Bonhoeffer, Dietrich, "El precio de la gracia" [1]
(Mateo 6,9-15)
La verdadera oración no es una obra, ni práctica,
una actitud piadosa, sino la súplica del niño dirigida al corazón de su padre. Por
eso, la oración nunca es ostentosa, ni ante Dios, ni ante nosotros
mismos, ni ante los demás.
Si Dios no supiese lo que necesitamos,
tendríamos que reflexionar en cómo se lo vamos a decir, en lo que
le vamos a decir y en si se lo diremos. Pero la fe por la que rezamos
excluye toda reflexión y toda ostentación.
La oración es algo secreto que se opone a
cualquier clase de publicidad. Quien reza no se conoce a sí mismo, sólo conoce
a Dios, a quien invoca. Dado que la oración no tiene una influencia en el
mundo, sino que se dirige únicamente a Dios, es el acto menos importante.
También existe una transformación de la oración
en ostentación, por la que se manifiesta lo oculto. Esto no ocurre
solamente en la oración pública convertida en pura palabrería.
Este caso se da raras veces en nuestros días. Pero
la situación es idéntica, e incluso mucho más grave, cuando me convierto a mí
mismo en espectador de mi propia oración, cuando rezo delante de mí mismo, bien
goce de este estado de cosas como un espectador satisfecho, o bien, asombrado y
avergonzado, me sorprenda en este estado. La publicidad de la calle es sólo una
forma más ingenua de la publicidad que me creo a mí mismo.
Incluso en mi aposento puedo organizarme
una enorme manifestación. !Hasta tal punto, podemos desfigurar las palabras de
Jesús! La publicidad que me busco a mí mismo consiste en el hecho de que soy, a
la vez, el que reza y el que escucha. Me escucho a mí mismo, me ruego a mí
mismo. Como no quiero esperar a que Dios me escuche, como no quiero que Dios me
muestre, un día, que ha oído mi oración, me decido a escucharme a mí mismo.

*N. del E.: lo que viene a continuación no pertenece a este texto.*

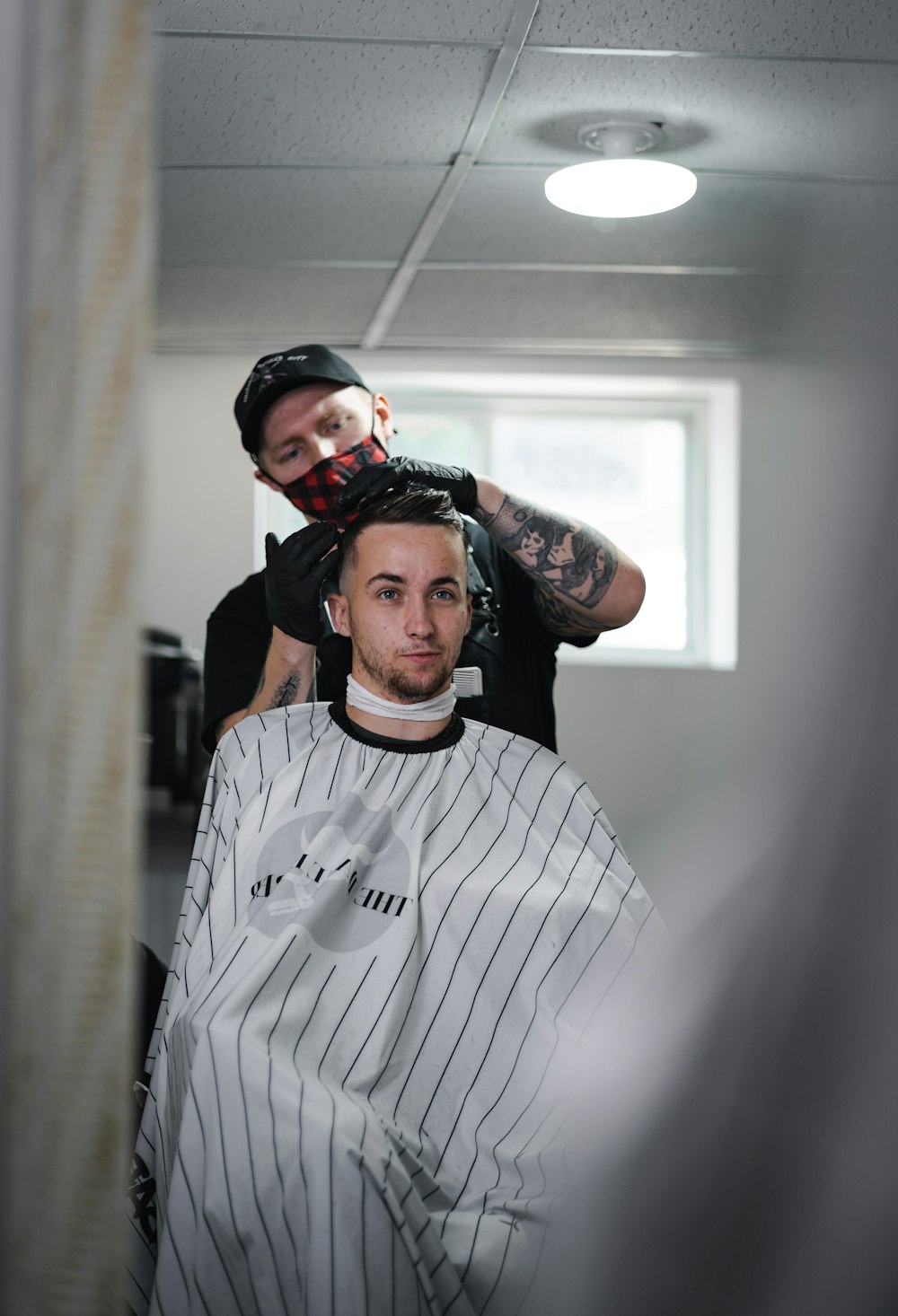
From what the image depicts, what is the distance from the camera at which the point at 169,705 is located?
4.47m

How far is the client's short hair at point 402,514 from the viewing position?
1.99 metres

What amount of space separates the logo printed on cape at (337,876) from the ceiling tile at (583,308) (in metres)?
2.06

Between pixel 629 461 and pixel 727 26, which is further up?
pixel 727 26

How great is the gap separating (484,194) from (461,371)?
4.64ft

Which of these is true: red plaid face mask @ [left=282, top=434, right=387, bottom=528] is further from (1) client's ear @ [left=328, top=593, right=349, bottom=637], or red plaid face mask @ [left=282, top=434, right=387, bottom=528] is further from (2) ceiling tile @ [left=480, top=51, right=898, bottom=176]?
(2) ceiling tile @ [left=480, top=51, right=898, bottom=176]

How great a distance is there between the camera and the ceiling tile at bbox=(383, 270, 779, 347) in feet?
11.2

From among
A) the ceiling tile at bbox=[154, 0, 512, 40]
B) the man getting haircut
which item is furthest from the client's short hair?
the ceiling tile at bbox=[154, 0, 512, 40]

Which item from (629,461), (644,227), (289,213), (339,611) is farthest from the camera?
(629,461)

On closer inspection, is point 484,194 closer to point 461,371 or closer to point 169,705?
point 461,371

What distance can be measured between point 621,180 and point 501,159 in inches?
10.5

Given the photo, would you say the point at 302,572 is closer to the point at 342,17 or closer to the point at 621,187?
the point at 342,17

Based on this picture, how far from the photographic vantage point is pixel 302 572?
2.03 metres

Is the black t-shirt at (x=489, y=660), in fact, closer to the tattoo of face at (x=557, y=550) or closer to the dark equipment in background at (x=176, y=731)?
the tattoo of face at (x=557, y=550)

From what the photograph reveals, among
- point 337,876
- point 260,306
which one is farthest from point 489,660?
point 260,306
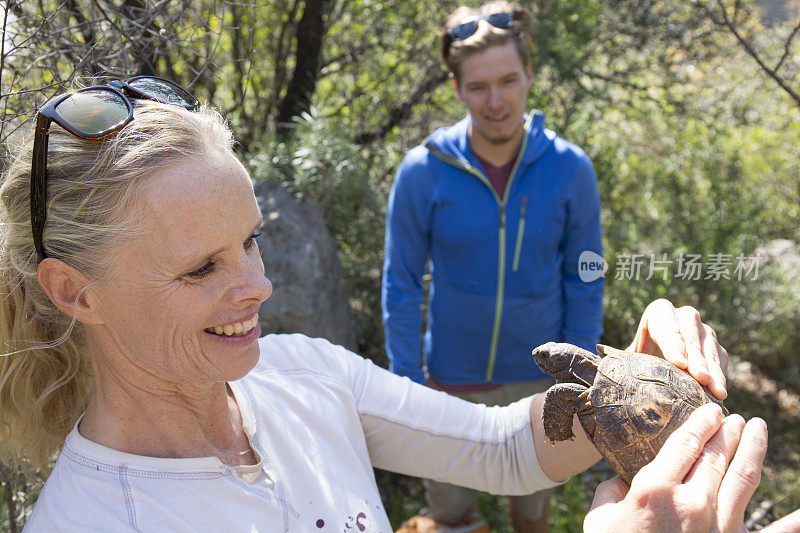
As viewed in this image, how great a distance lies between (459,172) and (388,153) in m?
1.71

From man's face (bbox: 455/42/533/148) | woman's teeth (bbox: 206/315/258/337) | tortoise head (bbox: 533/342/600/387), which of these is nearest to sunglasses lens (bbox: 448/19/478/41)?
man's face (bbox: 455/42/533/148)

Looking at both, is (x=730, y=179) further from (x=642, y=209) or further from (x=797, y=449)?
(x=797, y=449)

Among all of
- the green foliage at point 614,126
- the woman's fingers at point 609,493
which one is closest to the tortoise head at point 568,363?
the woman's fingers at point 609,493

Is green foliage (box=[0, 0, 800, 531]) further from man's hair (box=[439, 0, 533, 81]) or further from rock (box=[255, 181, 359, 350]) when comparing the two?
man's hair (box=[439, 0, 533, 81])

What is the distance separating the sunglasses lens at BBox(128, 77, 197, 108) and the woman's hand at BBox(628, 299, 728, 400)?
1.36 metres

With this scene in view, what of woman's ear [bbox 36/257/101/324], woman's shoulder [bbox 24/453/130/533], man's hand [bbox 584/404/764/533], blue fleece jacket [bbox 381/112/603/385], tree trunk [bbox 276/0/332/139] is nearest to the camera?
man's hand [bbox 584/404/764/533]

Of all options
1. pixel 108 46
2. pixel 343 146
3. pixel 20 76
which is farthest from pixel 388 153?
pixel 20 76

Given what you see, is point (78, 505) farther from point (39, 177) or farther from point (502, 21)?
point (502, 21)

Constato
que he rezado con piedad y en esta constatación radica la satisfacción del
ruego. Mi oración es escuchada. Tengo mi recompensa. Por haberme escuchado a mí
mismo. Dios no me escuchará, por haberme dado la recompensa de la publicidad, Dios
no me dará otra recompensa.
¿Qué significa este
aposento del que habla Jesús, si no estoy seguro de mí mismo?
¿Cómo puedo
cerrarlo con bastante solidez para que nadie venga a destruir el secreto de la oración
y a robarme la recompensa de la oración secreta? ¿Cómo protegerme de mí mismo,
de mi reflexión? ¿Cómo destruir la reflexión con mi reflexión? La respuesta es:
el deseo que tengo de imponerme a mí mismo, de una forma o de otra, por medio
de mi oración, debe morir, debe ser destruido.